[Trigger warning for fat hatred; eliminationism; references to dieting and disordered eating.]
So this morning I see that professional fat-hater Jamie Oliver has posted a petition which he's asking people to sign in support of his "Food Revolution," and in which he's included the bullshit stat that "obesity in the US costs $10,273,973 per hour" (sure) and notes, in all-caps, "OBESITY IS PREVENTABLE."
Celebrities who have signed the petition are posted in rotation: Jennifer Aniston, Eva Longoria, P. Diddy, Kim Kardashian, Ryan Seacrest, Ellen Degeneres.

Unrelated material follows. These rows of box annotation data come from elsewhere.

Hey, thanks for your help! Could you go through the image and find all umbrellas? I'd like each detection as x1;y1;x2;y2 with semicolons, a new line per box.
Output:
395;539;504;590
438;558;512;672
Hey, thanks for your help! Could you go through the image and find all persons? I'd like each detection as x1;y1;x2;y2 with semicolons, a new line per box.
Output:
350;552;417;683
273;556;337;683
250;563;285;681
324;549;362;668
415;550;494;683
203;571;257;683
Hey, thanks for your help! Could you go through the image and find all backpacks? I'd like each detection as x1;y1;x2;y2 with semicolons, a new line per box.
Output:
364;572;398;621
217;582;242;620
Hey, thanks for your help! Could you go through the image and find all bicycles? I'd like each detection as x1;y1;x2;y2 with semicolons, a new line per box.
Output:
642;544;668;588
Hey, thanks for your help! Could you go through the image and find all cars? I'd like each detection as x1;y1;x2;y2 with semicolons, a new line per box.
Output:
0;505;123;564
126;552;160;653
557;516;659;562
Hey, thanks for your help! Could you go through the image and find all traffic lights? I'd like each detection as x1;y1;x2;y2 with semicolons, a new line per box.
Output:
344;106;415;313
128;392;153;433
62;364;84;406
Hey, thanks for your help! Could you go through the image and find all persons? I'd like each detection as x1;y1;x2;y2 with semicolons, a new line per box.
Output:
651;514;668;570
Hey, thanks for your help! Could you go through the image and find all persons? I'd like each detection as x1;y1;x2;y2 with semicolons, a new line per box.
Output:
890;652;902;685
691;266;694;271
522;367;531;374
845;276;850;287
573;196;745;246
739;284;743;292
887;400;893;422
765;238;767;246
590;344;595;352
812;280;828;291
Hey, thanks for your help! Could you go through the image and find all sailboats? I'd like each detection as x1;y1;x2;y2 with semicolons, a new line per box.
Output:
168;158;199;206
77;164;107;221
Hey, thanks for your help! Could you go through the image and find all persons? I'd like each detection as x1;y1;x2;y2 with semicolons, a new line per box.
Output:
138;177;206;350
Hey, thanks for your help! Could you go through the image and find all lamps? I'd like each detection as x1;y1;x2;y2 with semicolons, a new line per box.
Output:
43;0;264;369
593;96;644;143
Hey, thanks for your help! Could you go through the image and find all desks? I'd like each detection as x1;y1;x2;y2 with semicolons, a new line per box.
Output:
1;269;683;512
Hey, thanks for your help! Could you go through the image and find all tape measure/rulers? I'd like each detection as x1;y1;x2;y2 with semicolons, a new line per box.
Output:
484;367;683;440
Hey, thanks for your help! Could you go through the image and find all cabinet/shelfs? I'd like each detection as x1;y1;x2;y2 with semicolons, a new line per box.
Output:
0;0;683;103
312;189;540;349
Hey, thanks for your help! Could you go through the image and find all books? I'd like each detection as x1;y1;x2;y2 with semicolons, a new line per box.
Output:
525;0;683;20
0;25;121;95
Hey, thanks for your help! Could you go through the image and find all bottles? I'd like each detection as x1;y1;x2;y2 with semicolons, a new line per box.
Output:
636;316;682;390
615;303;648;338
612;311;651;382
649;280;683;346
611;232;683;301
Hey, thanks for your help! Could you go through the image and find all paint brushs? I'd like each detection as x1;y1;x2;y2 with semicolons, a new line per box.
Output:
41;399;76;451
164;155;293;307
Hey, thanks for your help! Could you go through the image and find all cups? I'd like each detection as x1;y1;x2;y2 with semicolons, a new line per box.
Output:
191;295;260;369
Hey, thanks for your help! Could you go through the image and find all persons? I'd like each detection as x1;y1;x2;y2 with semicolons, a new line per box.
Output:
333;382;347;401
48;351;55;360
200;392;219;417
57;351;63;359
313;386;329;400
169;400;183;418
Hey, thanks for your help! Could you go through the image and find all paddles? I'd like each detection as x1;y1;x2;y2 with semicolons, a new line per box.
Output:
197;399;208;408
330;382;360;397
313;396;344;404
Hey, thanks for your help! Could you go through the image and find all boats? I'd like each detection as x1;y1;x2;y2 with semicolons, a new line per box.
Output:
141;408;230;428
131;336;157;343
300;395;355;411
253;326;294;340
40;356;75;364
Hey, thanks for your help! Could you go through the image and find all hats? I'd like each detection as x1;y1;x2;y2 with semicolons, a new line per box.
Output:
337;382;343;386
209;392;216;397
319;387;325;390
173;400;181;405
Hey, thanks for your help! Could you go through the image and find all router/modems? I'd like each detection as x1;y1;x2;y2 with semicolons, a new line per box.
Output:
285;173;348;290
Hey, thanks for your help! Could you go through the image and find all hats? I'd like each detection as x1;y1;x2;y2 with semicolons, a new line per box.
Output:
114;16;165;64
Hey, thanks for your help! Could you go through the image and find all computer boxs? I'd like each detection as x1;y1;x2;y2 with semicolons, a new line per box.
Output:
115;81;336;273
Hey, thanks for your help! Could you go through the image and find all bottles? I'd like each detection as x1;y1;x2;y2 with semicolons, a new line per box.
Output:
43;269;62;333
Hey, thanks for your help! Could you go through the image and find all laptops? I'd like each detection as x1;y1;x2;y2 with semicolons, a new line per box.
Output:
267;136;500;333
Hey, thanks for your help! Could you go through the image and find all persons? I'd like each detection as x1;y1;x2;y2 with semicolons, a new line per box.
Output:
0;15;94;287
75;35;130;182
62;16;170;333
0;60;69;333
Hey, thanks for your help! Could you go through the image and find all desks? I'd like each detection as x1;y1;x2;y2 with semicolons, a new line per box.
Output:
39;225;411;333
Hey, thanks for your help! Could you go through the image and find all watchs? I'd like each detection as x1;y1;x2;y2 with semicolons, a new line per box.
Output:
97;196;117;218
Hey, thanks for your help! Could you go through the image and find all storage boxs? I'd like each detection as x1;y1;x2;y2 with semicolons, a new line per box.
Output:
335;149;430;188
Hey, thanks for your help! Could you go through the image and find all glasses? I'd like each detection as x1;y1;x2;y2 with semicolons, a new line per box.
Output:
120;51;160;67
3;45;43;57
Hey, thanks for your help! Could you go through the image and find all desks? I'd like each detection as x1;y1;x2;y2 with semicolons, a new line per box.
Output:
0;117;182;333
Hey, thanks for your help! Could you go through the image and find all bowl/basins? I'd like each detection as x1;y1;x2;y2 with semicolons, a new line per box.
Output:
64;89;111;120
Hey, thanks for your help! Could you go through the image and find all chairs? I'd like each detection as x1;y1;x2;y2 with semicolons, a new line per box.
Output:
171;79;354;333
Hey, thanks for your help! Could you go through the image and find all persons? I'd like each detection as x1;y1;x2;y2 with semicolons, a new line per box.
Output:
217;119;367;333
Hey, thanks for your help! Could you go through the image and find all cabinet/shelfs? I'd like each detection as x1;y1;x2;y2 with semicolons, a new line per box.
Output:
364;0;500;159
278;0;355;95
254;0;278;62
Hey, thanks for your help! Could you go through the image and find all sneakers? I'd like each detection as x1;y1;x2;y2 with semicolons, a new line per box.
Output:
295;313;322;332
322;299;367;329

It's always nice to see wealthy people with access to the best food, comprehensive healthcare, personal trainers, private chefs, and individual nutritional plans put their names to a petition admonishing the fatties that OBESITY IS PREVENTABLE.
When there are people for whom that is not true, people for whom obesity is not preventable, for myriad reasons, to bray about how their bodies (our bodies; ourselves) are "preventable" is to engage in eliminationist rhetoric.
I will never be not fat.
To get rid of my fat body, you have got to get rid of me.
This is where the fat-hating narrative of "calories in, calories out!" and the universal treatment of every human body like it's a Bunsen burner gets us: It's all just about personal choice and fatties' bad choices, without regard for natural variation among human bodies, including disease and disability, individual histories of fad dieting, disordered eating, and/or trauma, or systemic problems like poverty, racism, fat hatred, food deserts, lack of safe outdoor spaces, corn subsidies, meat subsidies, and an entire industry that makes lots and lots of money off of shaming fat people that wouldn't exist if some people weren't fat, just for starters.
OBESITY IS PREVENTABLE: Except when it's not.
Fat people are not only tasked with finding individual solutions to systemic problems; they are, in many cases, asked to somehow overcome their very physiologies and make their bodies do things that they are simply unable to do.
We are literally asked to be people we are not.
That is eliminationist. Plain and simple.
And the only way to convince oneself that it isn't is to believe things that are simply not true, to pretend that every fat person in existence is just a lazy, gluttonous piece of shit who would totes be thin if only some sanctimonious assholes got together and signed a condescending petition outlining how OBESITY IS PREVENTABLE.
When the science eventually catches up to the reality that fat people who are not fat as a result of disordered eating already know, the people who are putting their faces and names to this campaign will be ashamed that they ever supported such naked bigotry, such rank hostility, such victim-blaming garbage. Paul Campos, who has written extensively about the OH NOES Obesity Crisis! and debunked many of the myths surrounding fat and health, has observed that the science, conventional wisdom, and cultural narratives of obesity closely mimic the science, conventional wisdom, and cultural narratives about homosexuality a generation ago, and has pointed out parallels between the gross "reparative therapy" touted to magically make gays straight and the gross "reparative therapy" touted to magically make fatties thin.
Once upon a time, most people thought not being gay was just an issue of willpower, too.
That's where we are with fat acceptance. And one day, people will look back at this revolting petition and wonder how the fuck such unapologetic hatred was popular enough that celebrities were tripping over each other to sign their names to it.
They'll say, "Oh, we didn't know back then." But they could know now—if they'd ever bothered to speak to any of the fat people they're so keen to help, from a safe and patronizing distance.